Your instructions =>
Using the entries below, write out the line with "Tenslow Glass Table", the line with "VIN-BLO-30720 Vintage ριγέ πουκάμισο M-L", and every line in between, exactly as each is written.

Listed records =>

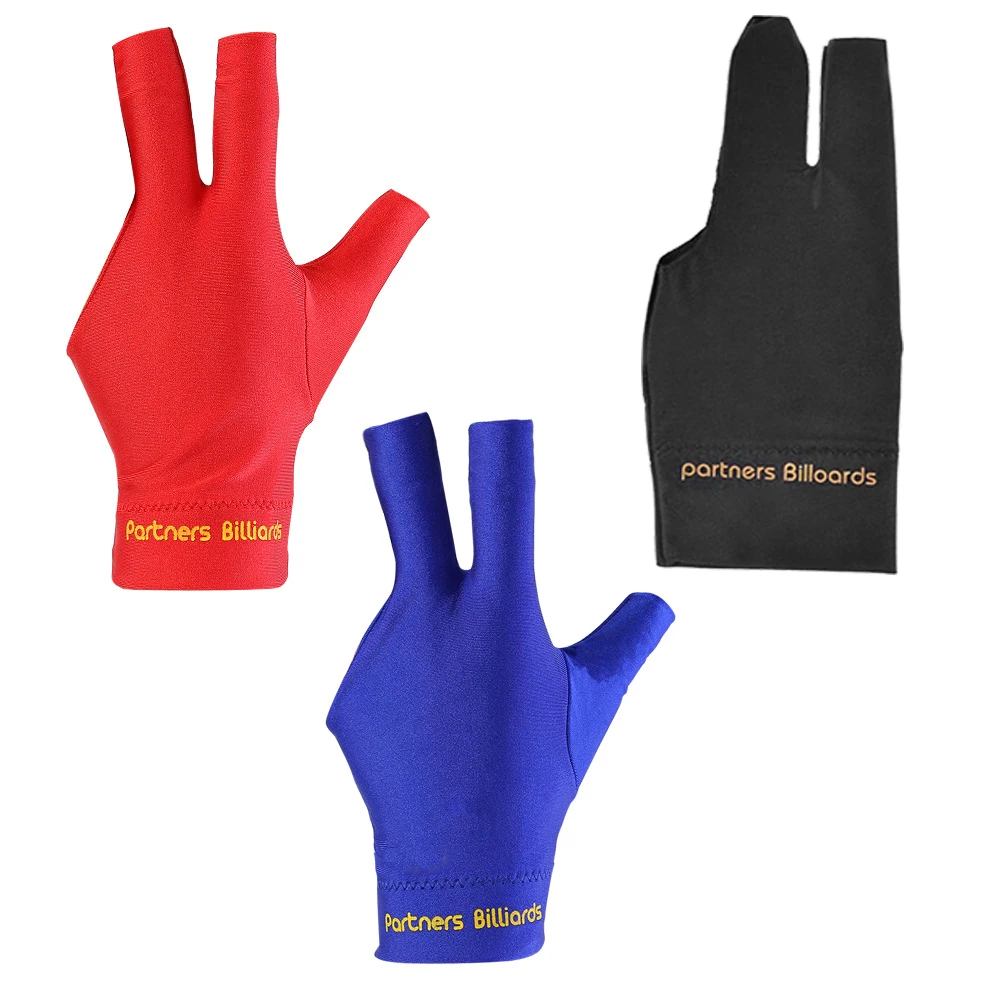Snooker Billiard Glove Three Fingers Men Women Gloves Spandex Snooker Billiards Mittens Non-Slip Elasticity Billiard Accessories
* * *
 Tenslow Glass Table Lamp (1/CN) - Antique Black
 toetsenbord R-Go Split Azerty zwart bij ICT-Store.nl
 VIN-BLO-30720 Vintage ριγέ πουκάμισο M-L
==
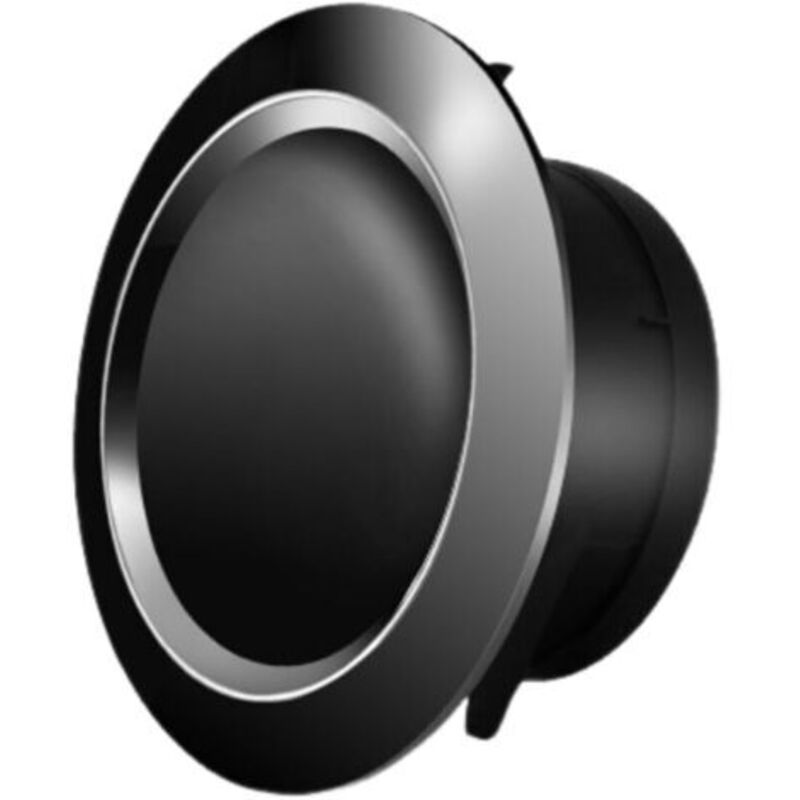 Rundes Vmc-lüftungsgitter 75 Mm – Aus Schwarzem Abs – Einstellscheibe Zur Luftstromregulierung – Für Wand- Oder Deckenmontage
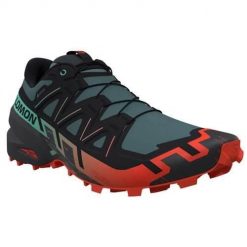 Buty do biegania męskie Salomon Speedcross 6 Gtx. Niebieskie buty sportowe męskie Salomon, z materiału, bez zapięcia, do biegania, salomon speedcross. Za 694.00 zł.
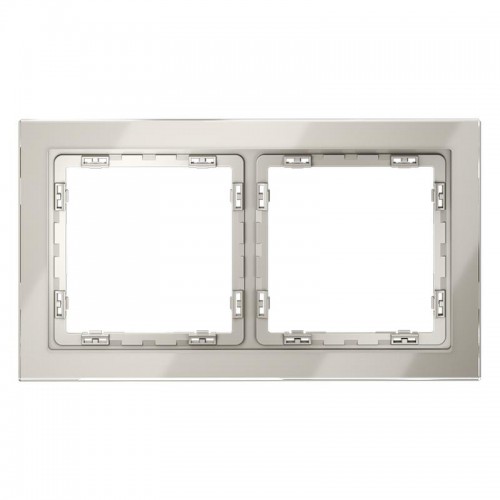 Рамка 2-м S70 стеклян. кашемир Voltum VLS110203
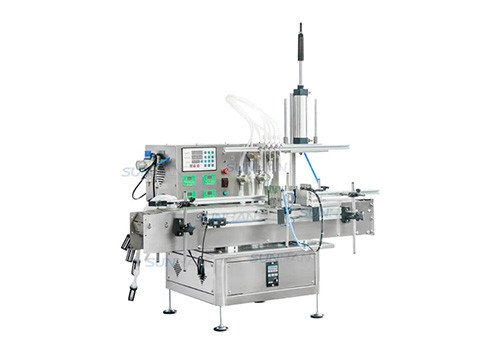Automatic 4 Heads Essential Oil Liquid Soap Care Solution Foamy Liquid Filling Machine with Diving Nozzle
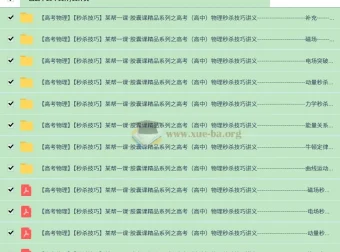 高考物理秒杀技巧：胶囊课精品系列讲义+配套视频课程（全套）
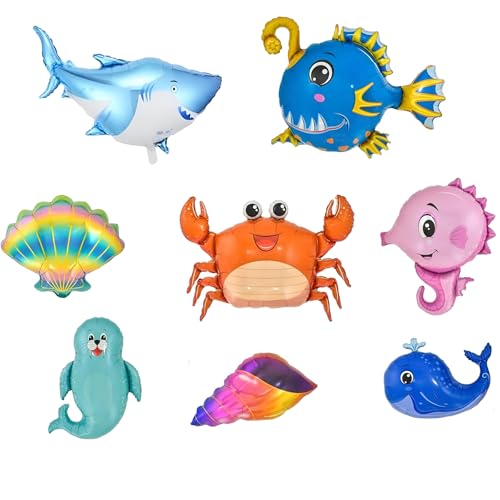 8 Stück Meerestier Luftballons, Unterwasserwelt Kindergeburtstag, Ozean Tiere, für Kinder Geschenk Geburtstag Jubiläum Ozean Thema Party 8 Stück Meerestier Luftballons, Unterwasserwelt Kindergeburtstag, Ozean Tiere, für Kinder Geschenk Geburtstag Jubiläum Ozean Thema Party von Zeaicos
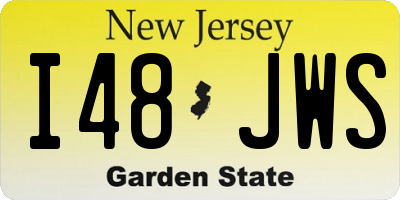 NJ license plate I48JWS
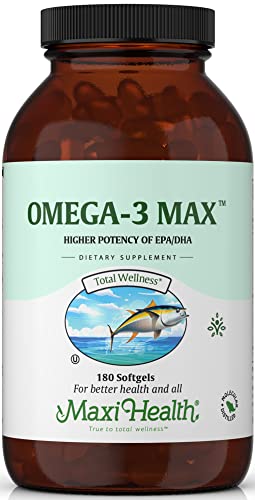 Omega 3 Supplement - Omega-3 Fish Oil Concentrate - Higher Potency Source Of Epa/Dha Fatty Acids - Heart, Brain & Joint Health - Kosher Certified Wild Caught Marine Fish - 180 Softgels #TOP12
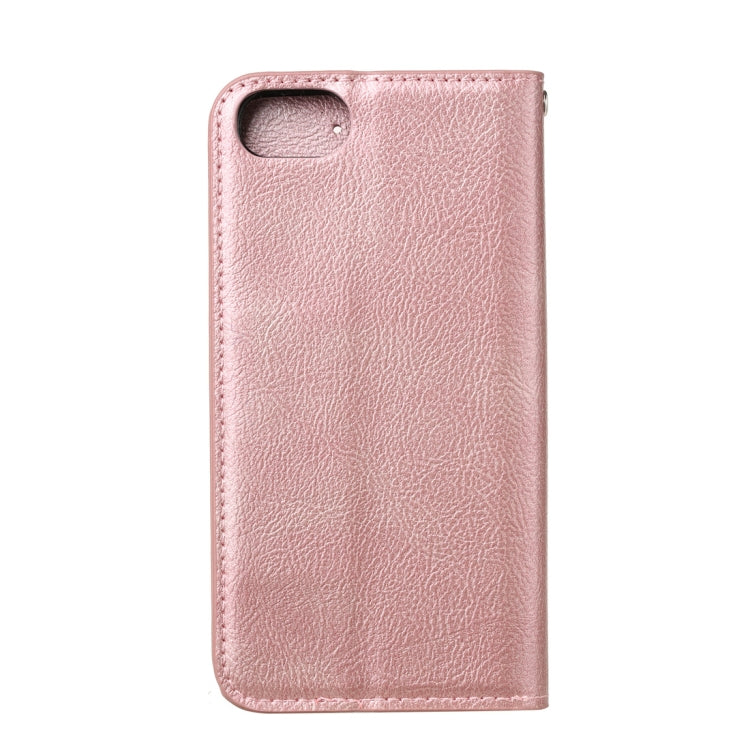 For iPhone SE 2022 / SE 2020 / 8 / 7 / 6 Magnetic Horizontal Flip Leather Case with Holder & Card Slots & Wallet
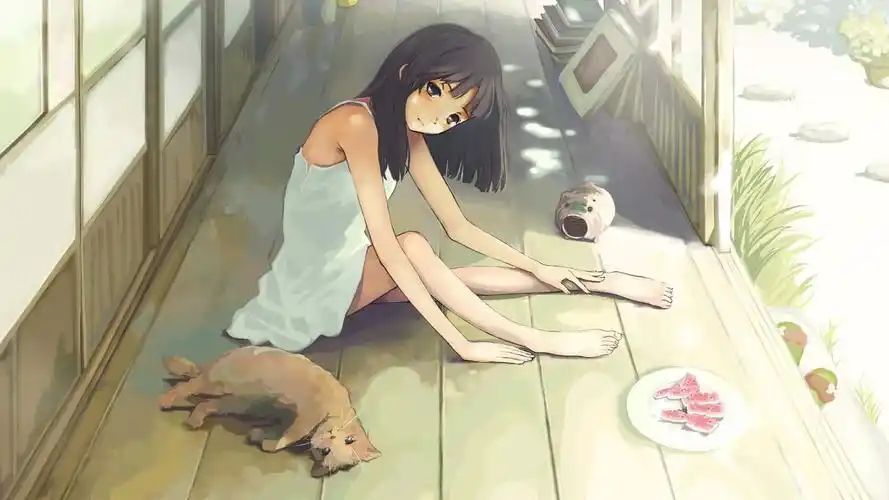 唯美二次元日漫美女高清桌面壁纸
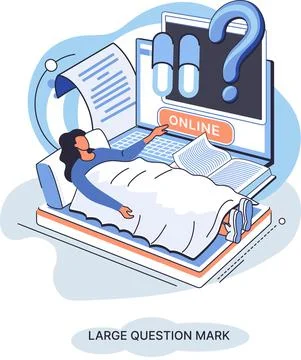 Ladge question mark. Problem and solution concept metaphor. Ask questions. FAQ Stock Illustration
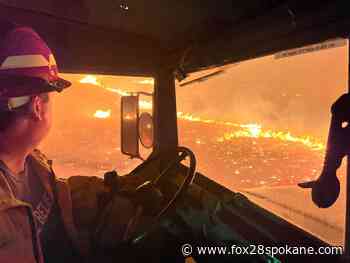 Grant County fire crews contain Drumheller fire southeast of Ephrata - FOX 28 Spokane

Answer area =>
 Tenslow Glass Table Lamp (1/CN) - Antique Black
 toetsenbord R-Go Split Azerty zwart bij ICT-Store.nl
 VIN-BLO-30720 Vintage ριγέ πουκάμισο M-L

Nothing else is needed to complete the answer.